Happy Halloween!

We say two data samples are matched if they come from the same distribution. One extreme case is that two samples are actually repeated observations of the same subject. Suppose now we want to determine if two data samples are matched. By assuming that both sample come from normal distribution (or when the sample size is large), we may conduct the paired t-test.

When there’s no enough evidence to support that the data is actually normal, we may consider a more direct nonparametric approach: Wilcoxon signed-rank test. It is a nonparametric test that can be used to determine whether two data samples have the same distribution without any assumptions on the actual distribution.

The data we have is paired sample of size $n$, i.e., two samples of the same size $n$.

The test statistic is calculated by the following steps:

  1. Calculate the differences, $D_i$, and the absolute values of the differences and rank the latter.

  2. Restore the signs of the differences to the ranks, obtaining signed ranks.

  3. Calculate $W_+$, the sum of those ranks that have positive signs.

  4. Use $W_+$ as the test statistic. We reject $H_0$ for extreme values of $W_+$. When sample size is large ($>20$), use normal approximation with expectation and variance derived below.

Assumptions: $D_i$’s are i.i.d. continuous r.v.’s.

$H_0:$ $D_i$ has symmetric distribution about 0.

Claim: Under $H_0$, $\E W_+ = \frac{n(n+1)}{4}$ and $\Var(W_+) = \frac{n(n+1)(2n+1)}{24}$.

Proof:

Under $H_0$, we know that each $D_i$ has a probability of $\frac{1}{2}$ to be positive.

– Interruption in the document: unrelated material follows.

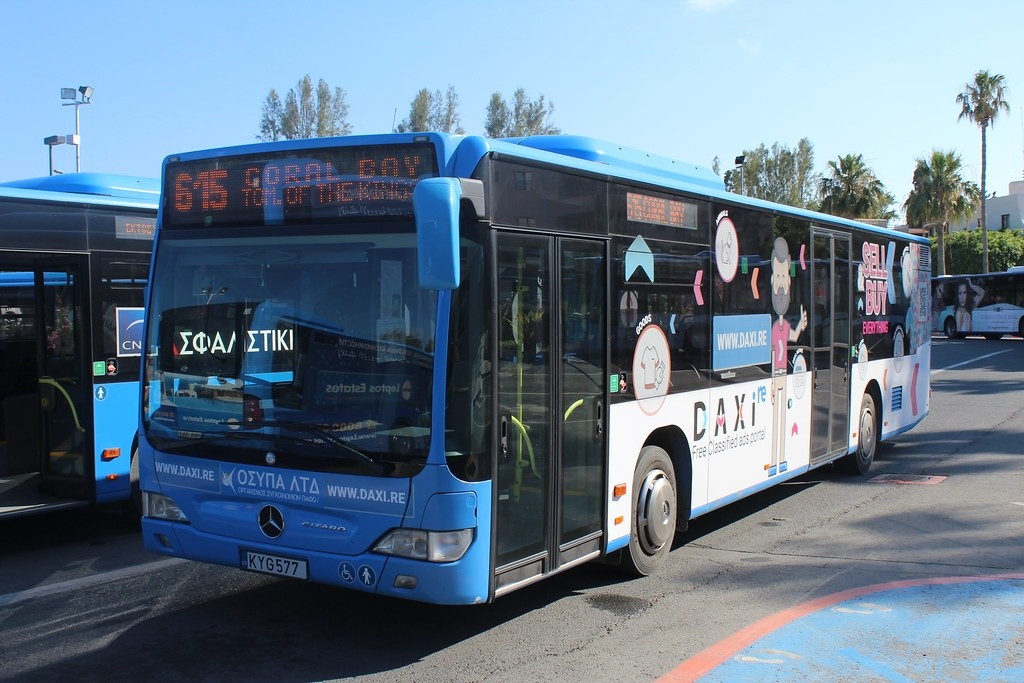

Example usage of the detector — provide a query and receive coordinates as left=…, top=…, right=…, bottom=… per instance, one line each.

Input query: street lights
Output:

Then we may rewrite $W_+$ as follows:

\[W_+ = \sum\limits_{k=1}^n k I\{\mbox{the k-th largest absolute value} >0 \},\]

where the indicator functions, are i.i.d. $\text{Ber}(\frac{1}{2})$ r.v.’s.

Therefore,

\[\begin{aligned} \E W_+ &= \E \sum\limits_{k=1}^n k I\{\text{the $k$-th largest value} >0 \} = \sum\limits_{k=1}^n k P\{\mbox{the k-th largest value} >0 \}\\ & = \sum\limits_{k=1}^n k \cdot \frac{1}{2} = \frac{n(n+1)}{4}. \end{aligned}\]

Similarly,

\[\begin{aligned} \Var(W_+) &= \Var\left( \sum\limits_{k=1}^n k I\{\mbox{the k-th largest value} >0 \}\right) = \sum\limits_{k=1}^n k^2 \Var I\{\mbox{the k-th largest value} >0 \}\\ & = \sum\limits_{k=1}^n k^2\cdot\frac{1}{4} = \frac{n(n+1)(2n+1)}{24}. \end{aligned}\]

When sample size is small, we can calculate the exact distribution of $W_+$ easily by the above trick.